> _Try it_:
How many of the lines below contain "использовать"? Answer with that number alone.

Saved data entries
◇ ◇ ◇ ◇ ◇ ◇ ◇

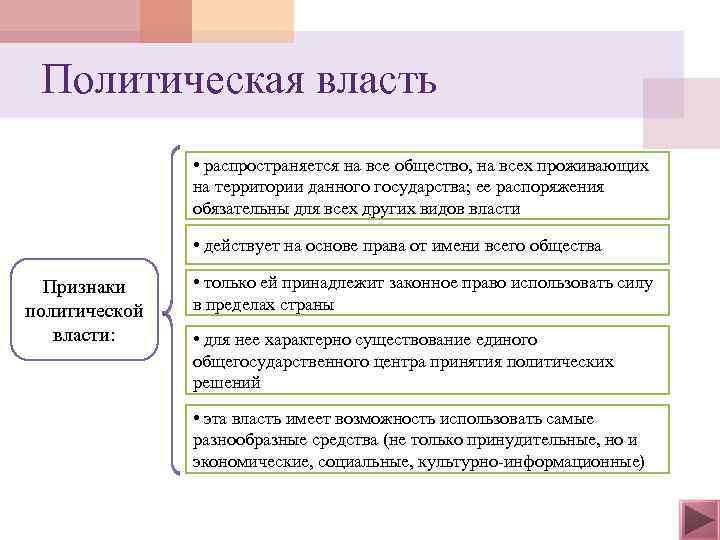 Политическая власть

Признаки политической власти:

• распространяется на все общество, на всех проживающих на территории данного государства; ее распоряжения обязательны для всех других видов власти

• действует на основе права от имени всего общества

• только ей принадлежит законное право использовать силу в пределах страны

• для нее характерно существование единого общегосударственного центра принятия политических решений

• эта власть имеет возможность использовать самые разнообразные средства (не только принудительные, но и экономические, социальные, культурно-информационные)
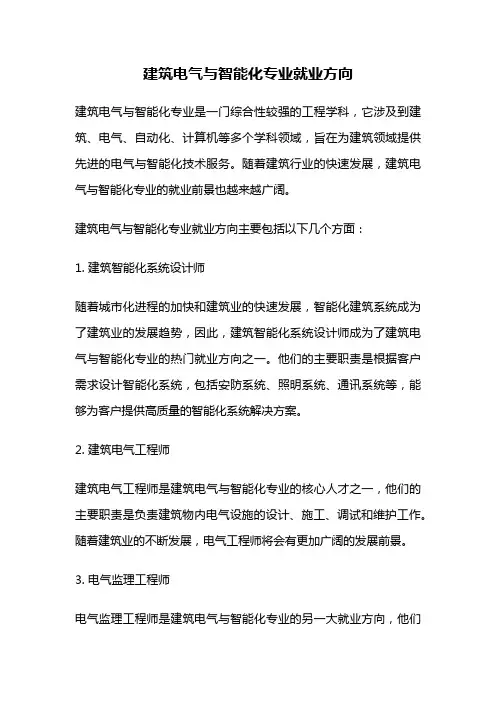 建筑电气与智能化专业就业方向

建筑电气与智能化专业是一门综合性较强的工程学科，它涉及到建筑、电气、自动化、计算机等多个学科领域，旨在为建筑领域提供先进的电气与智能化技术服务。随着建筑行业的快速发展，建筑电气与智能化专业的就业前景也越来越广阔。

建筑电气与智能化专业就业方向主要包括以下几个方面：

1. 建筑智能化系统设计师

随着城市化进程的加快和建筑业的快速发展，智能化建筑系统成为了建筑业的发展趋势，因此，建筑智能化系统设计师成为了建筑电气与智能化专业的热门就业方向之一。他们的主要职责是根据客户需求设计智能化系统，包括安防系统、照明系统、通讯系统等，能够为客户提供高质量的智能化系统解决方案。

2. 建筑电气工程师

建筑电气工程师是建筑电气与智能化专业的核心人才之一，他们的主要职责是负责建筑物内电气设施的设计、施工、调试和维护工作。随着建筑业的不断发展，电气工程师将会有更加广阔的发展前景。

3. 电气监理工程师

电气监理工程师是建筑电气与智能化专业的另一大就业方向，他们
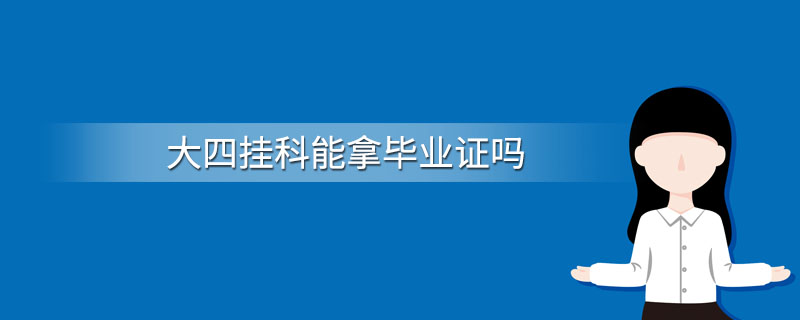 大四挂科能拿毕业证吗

◇ ◇ ◇ ◇ ◇ ◇ ◇

> _Written response_:
2